Page:Cicéron - Œuvres complètes, Nisard, 1864, tome I.djvu/267

La bibliothèque libre.
Le texte de cette page a été corrigé et est conforme au fac-similé.

Dans la narration qui regarde les personnes, on doit reconnaître, avec les faits, le langage et les passions des personnages ; par exemple :

Mon frère vient souvent me crier : Que faites-vous, Milion ? Pourquoi nous perdre ce jeune homme ? pourquoi a-t-il une maîtresse ? pourquoi boit-il ? pourquoi fournissez-vous à ses folles dépenses ? Vous l’habillez trop magnifiquement ; vous êtes trop faible pour lui.
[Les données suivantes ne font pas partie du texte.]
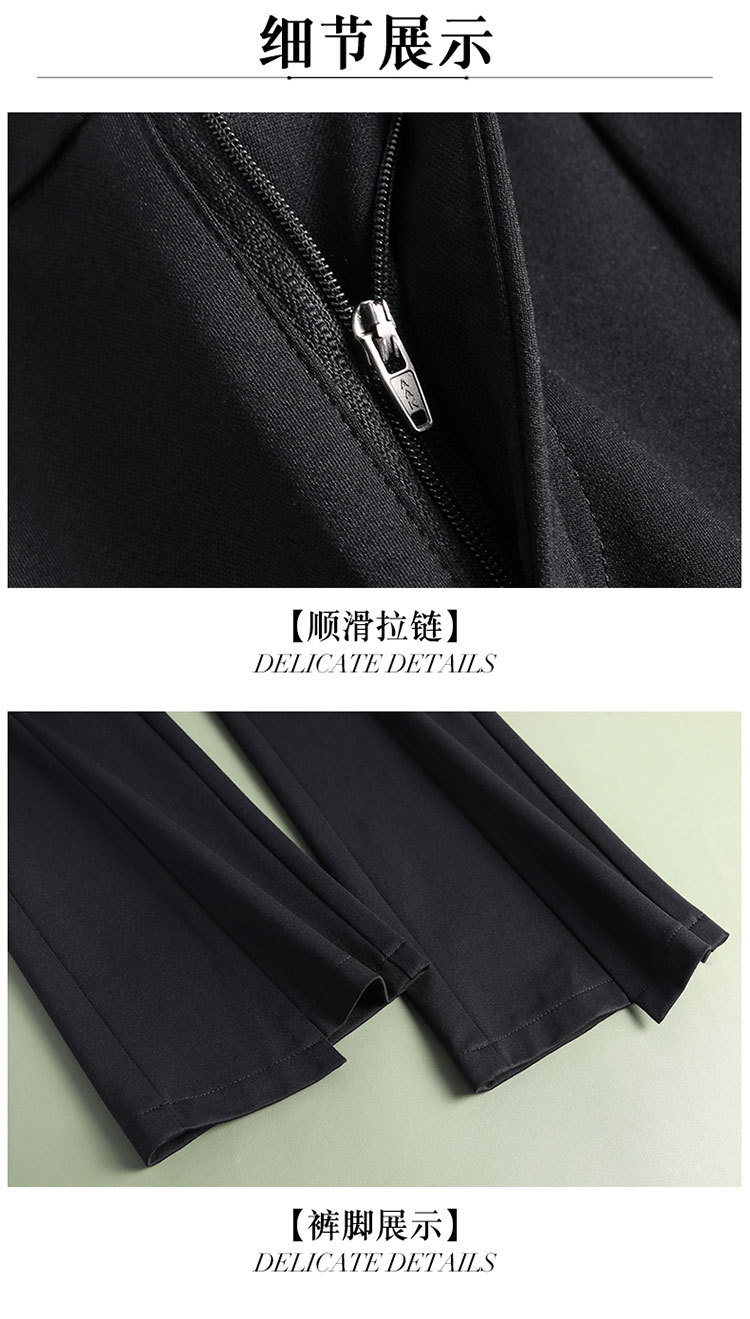 B5944 770K ÁO VEST NỮ CANRYUM VEST DÁNG ÔM BODY GỢI CẢM SEXY MÙA XUÂN THU ĐÔNG THỜI TRANG NỮ ĐỒ CÔNG SỞ G02 SẢN PHẨM MỚI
Mon frère est trop sévère ; il l’est plus que la justice et le bien ne l’exigent.

C’est là qu’on doit trouver réunis la variété, les grâces du style, la peinture des passions et des mouvements du cœur, la sévérité, la douceur, la crainte, l’espoir, le soupçon, le désir, la feinte, l’erreur, la compassion, des révolutions, des changements de fortune, des revers soudains, des succès inattendus, et un agréable dénouement. Mais c’est en traitant de l’élocution que nous enseignerons l’art d’employer tous ces ornements du style. Occupons-nous maintenant de la narration qui renferme l’exposition de la cause.

XX. Brièveté, clarté, vraisemblance, voilà les trois qualités de la narration. Elle a le mérite de la brièveté, si l’orateur commence où il faut commencer, sans remonter trop haut ; s’il ne donne point des détails, quand il ne faut que des résultats ; car souvent il suffit d’énoncer un fait sans en développer les circonstances ; s’il s’arrête au moment de dire des choses inutiles ; s’il ne s’égare pas dans des digressions ; s’il s’exprime de manière à ce qu’on puisse, de ce qu’il dit, conclure ce qu’il ne dit point ; s’il omet non seulement tout ce qui lui est défavorable, mais encore tout ce qui ne lui est ni avantageux ni nuisible ; enfin s’il ne se répète jamais, s’il ne revient jamais sur ses pas. Mais n’allez pas vous laisser tromper par un air de concision. Que de gens ne sont jamais plus longs que quand ils se piquent de brièveté’Ils tâchent de dire beaucoup de choses en peu de mots, au lieu de se borner à un petit nombre de choses essentielles ; car souvent on regarde comme concision de s’exprimer ainsi : « J’approche de la maison, j’appelle son esclave ; il me répond ; je lui demande son maître ; il m’assure qu’il n’y est pas. Il est impossible de dire plus de choses en moins de mots ; mais c’est encore être long, puisqu’il suffisait de dire qu’il n’y était pas. » Fuyez donc cette prétendue concision, et retranchez les circonstances inutiles avec autant de soin que les mots parasites.

La clarté de la narration consiste à exposer d’abord ce qui s’est fait d’abord, à suivre l’ordre des temps et des faits, à se conformer à la vérité ou à la vraisemblance. Il faut prendre garde de n’être ni confus ni entortillé ; ne point divaguer ; ne point remonter trop haut ; ne pas aller trop loin, et ne rien omettre d’essentiel ; en un mot, tous les préceptes donnés pour la brièveté peuvent s’appliquer à la clarté ; car souvent l’on est inintelligible plutôt à force d’être long qu’à force d’être obscur. Il faut aussi n’employer que des expressions claires ; mais nous parlerons de ce mérite en traitant de l’élocution.